The vexed question of whether the assignment of intellectual property rights owned by a South African to a foreign entity requires Exchange Control approval has now been decided in the negative by our Supreme Court of Appeal.
Regulation 10(1)(c) of the Exchange Control Regulations (“ECR”) provides:
“10(1)(c) No person shall, except with permission granted by the Treasury and in accordance with such conditions as the Treasury may impose –
(a) ….
(b) ….
(c) enter into any transaction whereby capital or any right to capital is directly or indirectly exported from the Republic.”
In the earlier case of Couve and another v Reddot International (Pty) Limited and others 2004 (6) SA 425 (W), the High Court held that the assignment of a patent application that did not have prior Exchange Control approval offended Regulation 10(1)(c) and was void ab initio.
In the present case of Oilwell (Pty) Limited v Protec International Limited and Others (case no. 44835/08), the Court of first instance held that the assignment of a registered trade mark entered into without prior Exchange Control approval did not constitute a contravention of Regulation 10(1)(c) and that such a contravention would not, in any event, render such an assignment agreement void ab initio. It also held, on the particular facts, that the claim to set aside the assignment had prescribed.

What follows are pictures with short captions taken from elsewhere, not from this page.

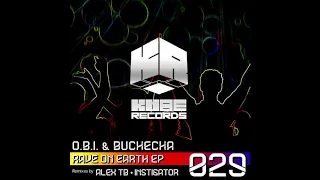 O.B.I.  & Buchecha - Never Stop the Rave - Kube 029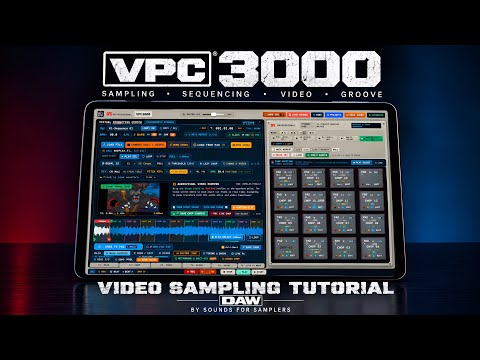 VPC3000 — VIDEO SAMPLING TUTORIAL -  VPC3000 — VIDEO SAMPLING TUTORIAL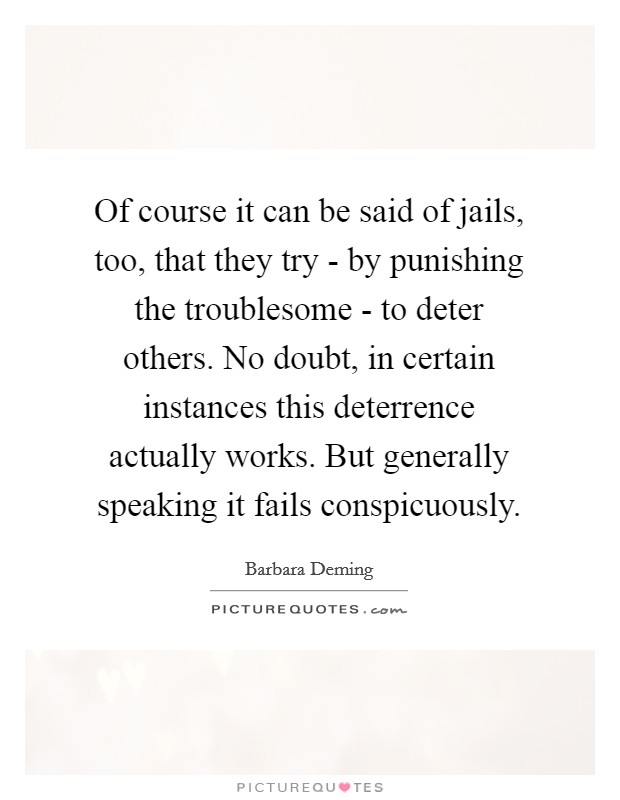 Of course it can be said of jails, too, that they try - by punishing the troublesome - to deter others. No doubt, in certain instances this deterrence actually works. But generally speaking it fails conspicuously Picture Quote #1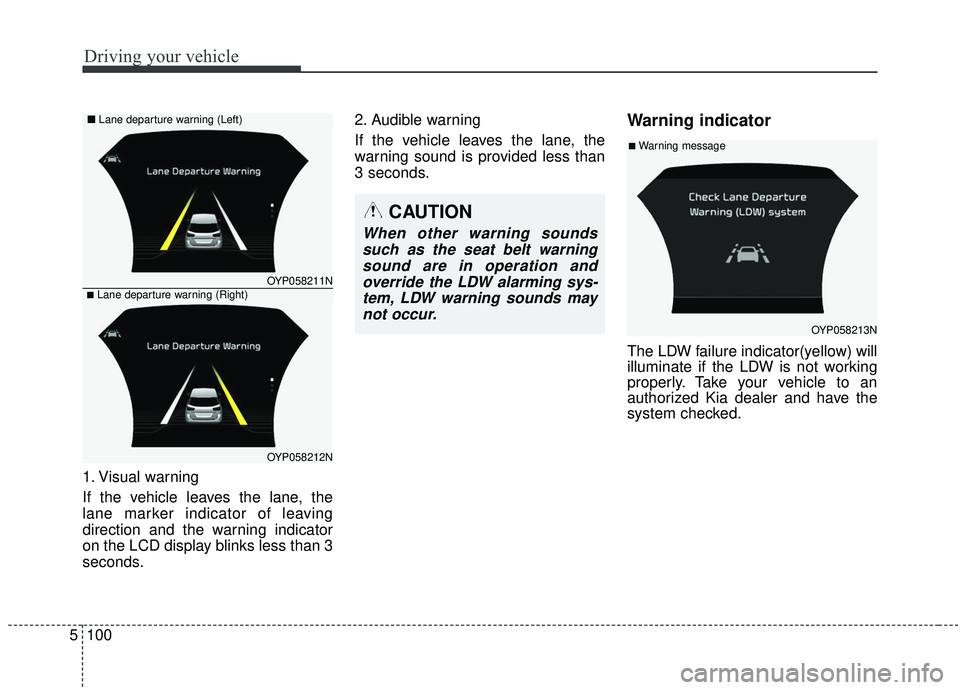KIA SEDONA 2020 Owners Manual Driving your vehicle
100
5
1. Visual warning
If the vehicle leaves the lane, the
lane marker indicator of leaving
direction and the warning indicator
on the LCD display blinks less than 3
seconds. 2. KIA SEDONA 2020 Owners Manual Driving your vehicle
100
5
1. Visual warning
If the vehicle leaves the lane, the
lane marker indicator of leaving
direction and the warning indicator
on the LCD display blinks less than 3
seconds. 2.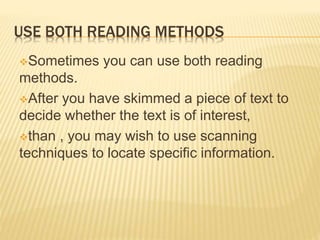 USE BOTH READING METHODS
Sometimes you can use both reading
methods.
After you have skimmed a piece of text to
decide whether the text is of interest,
than , you may wish to use scanning
techniques to locate specific information.
 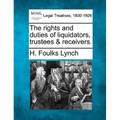 The Rights and Duties of Liquidators, Trustees & Receivers.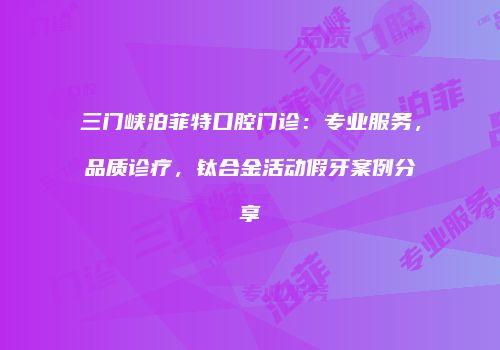 三门峡泊菲特口腔门诊：专业服务，品质诊疗，钛合金活动假牙案例分享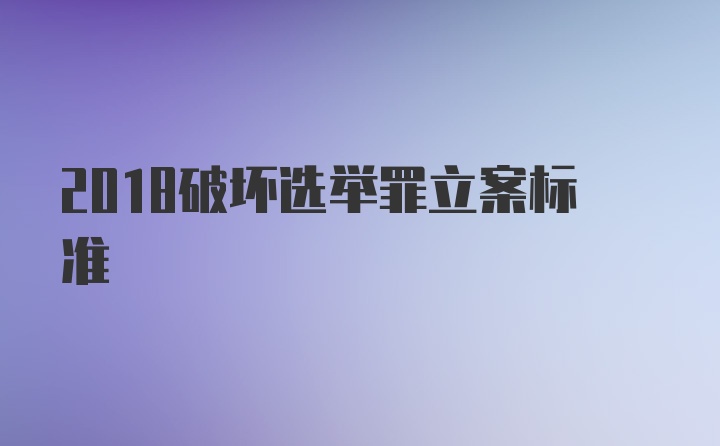 2018破坏选举罪立案标准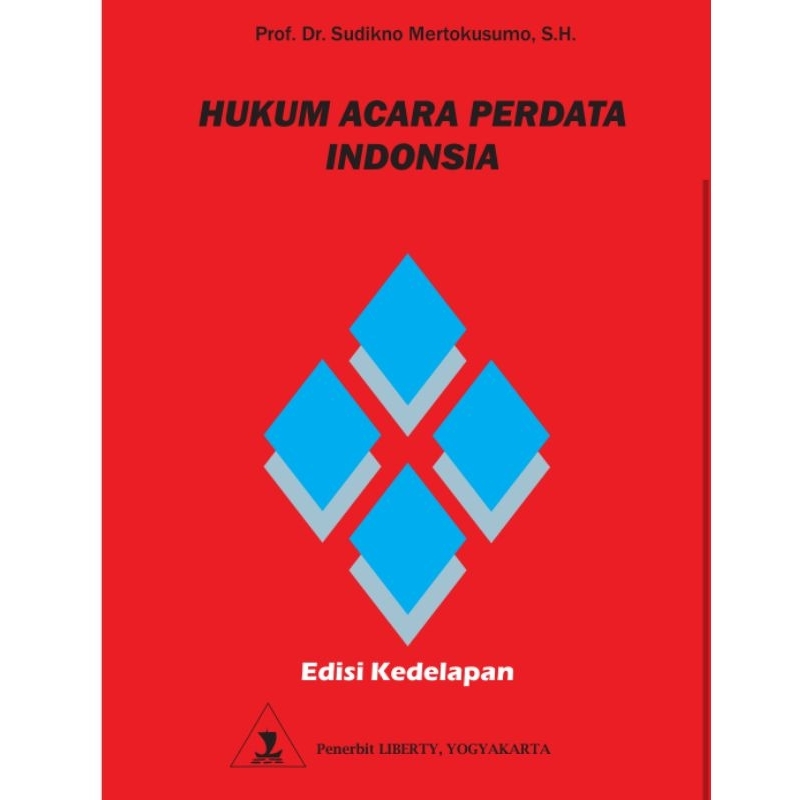 

Hukum Acara Perdata Indonesia edisi 8 by SUDIKNO MERTOKUSUMO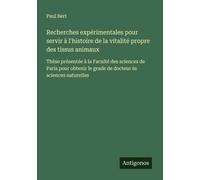 Paul Bert Recherches expérimentales pour servir à l'histoire de la v (Tascabile)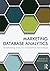 Marketing Database Analytics: Transforming Data for Competitive Advantage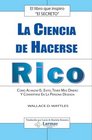 La Ciencia De Hacerse Rico Como Alcanzar El Exito Tener Mas Dinero Y Convertirse En La Persona Deseada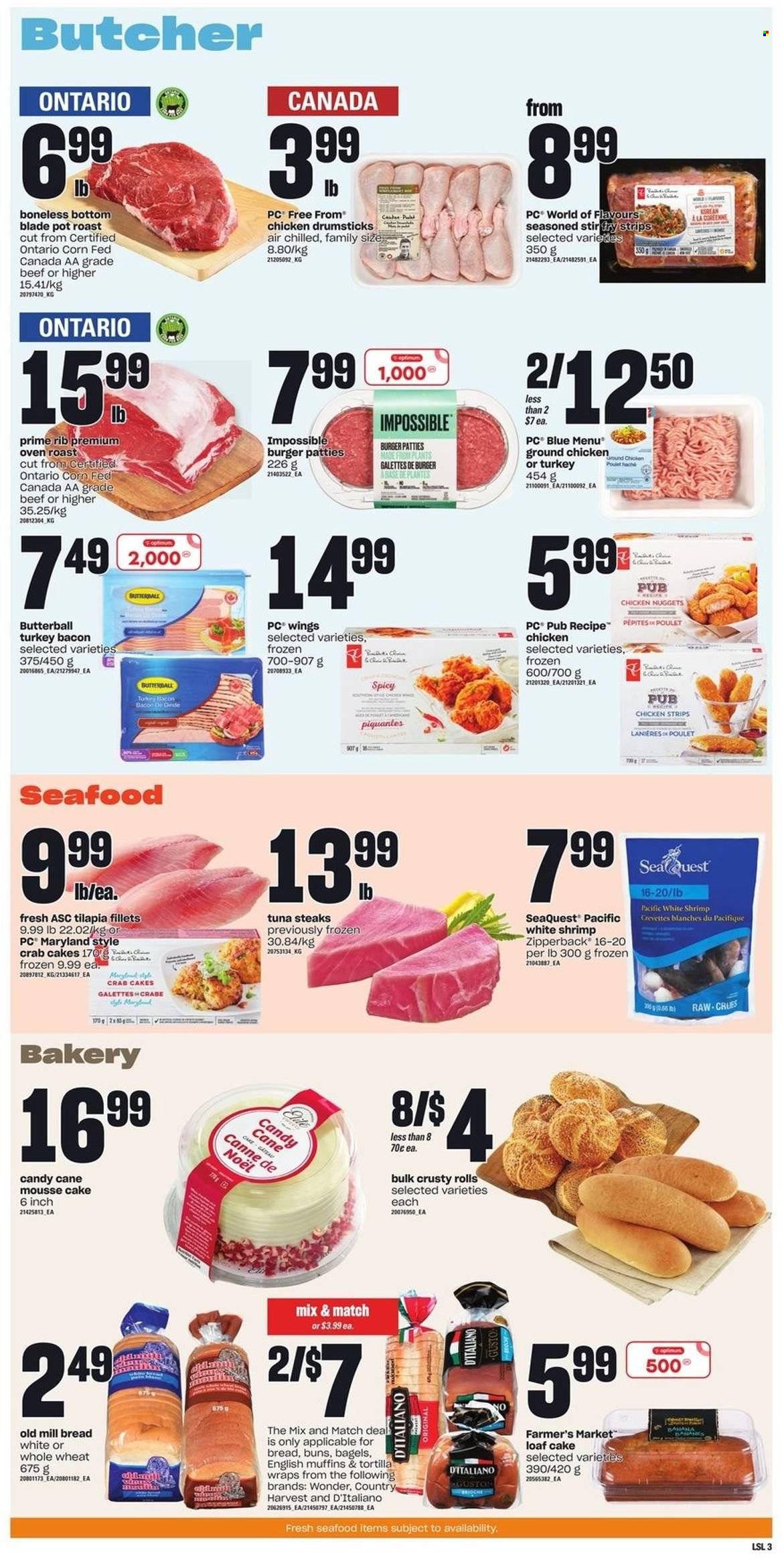 thumbnail - Loblaws Flyer - November 24, 2022 - November 30, 2022 - Sales products - bagels, english muffins, tortillas, buns, wraps, loaf cake, tilapia, tuna, seafood, shrimps, crab cake, nuggets, hamburger, chicken nuggets, bacon, Butterball, turkey bacon, Country Harvest, strips, chicken strips, candy cane, ground chicken, chicken drumsticks, stir fry strips, chicken, burger patties, Optimum, pot, steak. Page 4.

On appeal, in a judgment dated 18 March 2011, the SCA dismissed the appeal and held as follows:
1. IP rights do not constitute capital for purposes of the ECR and, as immovable property, cannot be exported;
2. ECR 10 (1)(c) therefore does not apply to trade mark assignments (or to patents, designs or copyright);
3. such assignments would, in any event, not be void ab initio;
4. the issue of prescription did not need to be dealt with.